PAGE EXTRACT>
:::::
Seems i did not express myself correctly. What i wanted to say is that i don't want to use a json type in the core part (the “business logic”) of a program. Obviously i'll use one in any serialization adapter / rpc part (which is the case in your example) if needed. Although i still hope that a solution giving the same level of abstraction than .net core, where you expose standard types, and the framework takes care of all the serialization / deserialization part, is doable in pure c++ (made some experiments there back in time, was fun but very hard to maintain and very limited in functionalities). Regards, Julien
On 2019-11-24 16:39, Vinnie Falco via Boost wrote:
I don't think so, the parser in boost.json is a SAX parser which is somewhat inconvenient for parsing directly into user defined types. It could be adapted into a generator using coroutines however.
Your parser currently uses stack variables, so the adaptor has to use stackful coroutines which would incur two context-switches on every iteration.
:::::
Saved entries
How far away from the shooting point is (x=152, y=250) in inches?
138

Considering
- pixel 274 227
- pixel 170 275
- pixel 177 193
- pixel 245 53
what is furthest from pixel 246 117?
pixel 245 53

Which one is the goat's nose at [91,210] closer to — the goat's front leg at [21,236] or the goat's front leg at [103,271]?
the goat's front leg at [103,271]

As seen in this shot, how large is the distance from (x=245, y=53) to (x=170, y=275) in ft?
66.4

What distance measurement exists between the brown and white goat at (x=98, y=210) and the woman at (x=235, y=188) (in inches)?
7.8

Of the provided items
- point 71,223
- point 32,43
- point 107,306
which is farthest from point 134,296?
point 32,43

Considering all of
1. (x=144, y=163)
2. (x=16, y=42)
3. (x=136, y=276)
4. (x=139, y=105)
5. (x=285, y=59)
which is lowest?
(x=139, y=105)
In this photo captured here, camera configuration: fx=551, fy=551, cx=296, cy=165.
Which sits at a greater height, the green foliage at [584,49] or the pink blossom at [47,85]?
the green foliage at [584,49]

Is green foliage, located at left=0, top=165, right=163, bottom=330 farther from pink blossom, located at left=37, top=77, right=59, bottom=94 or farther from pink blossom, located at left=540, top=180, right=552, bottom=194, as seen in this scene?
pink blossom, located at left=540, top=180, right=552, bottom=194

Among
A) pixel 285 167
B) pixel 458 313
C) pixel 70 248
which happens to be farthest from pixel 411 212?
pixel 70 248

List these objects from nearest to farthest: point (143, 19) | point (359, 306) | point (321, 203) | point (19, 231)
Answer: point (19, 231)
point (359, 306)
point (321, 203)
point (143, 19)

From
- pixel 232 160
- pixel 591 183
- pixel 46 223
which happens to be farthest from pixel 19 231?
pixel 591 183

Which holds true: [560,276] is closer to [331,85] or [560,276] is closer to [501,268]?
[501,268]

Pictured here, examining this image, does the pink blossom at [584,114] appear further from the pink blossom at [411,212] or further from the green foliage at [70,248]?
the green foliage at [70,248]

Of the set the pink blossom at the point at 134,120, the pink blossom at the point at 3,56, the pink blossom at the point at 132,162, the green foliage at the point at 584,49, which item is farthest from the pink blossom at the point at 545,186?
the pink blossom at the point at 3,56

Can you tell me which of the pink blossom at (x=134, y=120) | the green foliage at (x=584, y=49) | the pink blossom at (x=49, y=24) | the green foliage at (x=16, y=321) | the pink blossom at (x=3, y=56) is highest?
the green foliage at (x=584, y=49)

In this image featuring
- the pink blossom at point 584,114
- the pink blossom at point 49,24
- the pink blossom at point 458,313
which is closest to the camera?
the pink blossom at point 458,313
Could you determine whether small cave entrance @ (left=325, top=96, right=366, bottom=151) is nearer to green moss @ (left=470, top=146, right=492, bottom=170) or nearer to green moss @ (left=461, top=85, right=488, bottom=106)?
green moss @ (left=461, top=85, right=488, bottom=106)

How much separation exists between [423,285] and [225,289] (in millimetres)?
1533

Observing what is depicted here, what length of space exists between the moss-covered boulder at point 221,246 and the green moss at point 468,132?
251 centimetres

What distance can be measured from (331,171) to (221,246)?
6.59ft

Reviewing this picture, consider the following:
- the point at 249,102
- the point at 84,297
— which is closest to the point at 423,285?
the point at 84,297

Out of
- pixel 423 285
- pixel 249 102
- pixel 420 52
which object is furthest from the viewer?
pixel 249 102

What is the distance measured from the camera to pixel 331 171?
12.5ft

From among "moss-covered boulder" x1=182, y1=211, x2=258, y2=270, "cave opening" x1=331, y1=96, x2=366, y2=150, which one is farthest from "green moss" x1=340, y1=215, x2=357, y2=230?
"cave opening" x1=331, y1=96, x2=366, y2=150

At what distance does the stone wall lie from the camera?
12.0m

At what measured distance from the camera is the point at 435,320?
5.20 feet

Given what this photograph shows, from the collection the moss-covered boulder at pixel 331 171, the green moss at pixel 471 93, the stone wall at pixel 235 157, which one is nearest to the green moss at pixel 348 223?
:::::
DIRECTIVES>
**A.** Translate this sentence from the Boost.JSON thread into French: "Your parser currently uses stack variables, so the adaptor has to use stackful coroutines which would incur two context-switches on every iteration."
**B.** Reproduce the passage of the Boost.JSON thread starting at "Seems i did" and ending at "using coroutines however.".
The items are not needed here.

ANSWERS FOR THIS EXERCISE>
**A.** Votre analyseur utilise actuellement des variables de pile, si bien que l'adaptateur doit recourir à des coroutines avec pile, ce qui entraînerait deux changements de contexte à chaque itération.

**B.**
Seems i did not express myself correctly. What i wanted to say is that i don't want to use a json type in the core part (the “business logic”) of a program. Obviously i'll use one in any serialization adapter / rpc part (which is the case in your example) if needed. Although i still hope that a solution giving the same level of abstraction than .net core, where you expose standard types, and the framework takes care of all the serialization / deserialization part, is doable in pure c++ (made some experiments there back in time, was fun but very hard to maintain and very limited in functionalities). Regards, Julien
On 2019-11-24 16:39, Vinnie Falco via Boost wrote:
I don't think so, the parser in boost.json is a SAX parser which is somewhat inconvenient for parsing directly into user defined types. It could be adapted into a generator using coroutines however.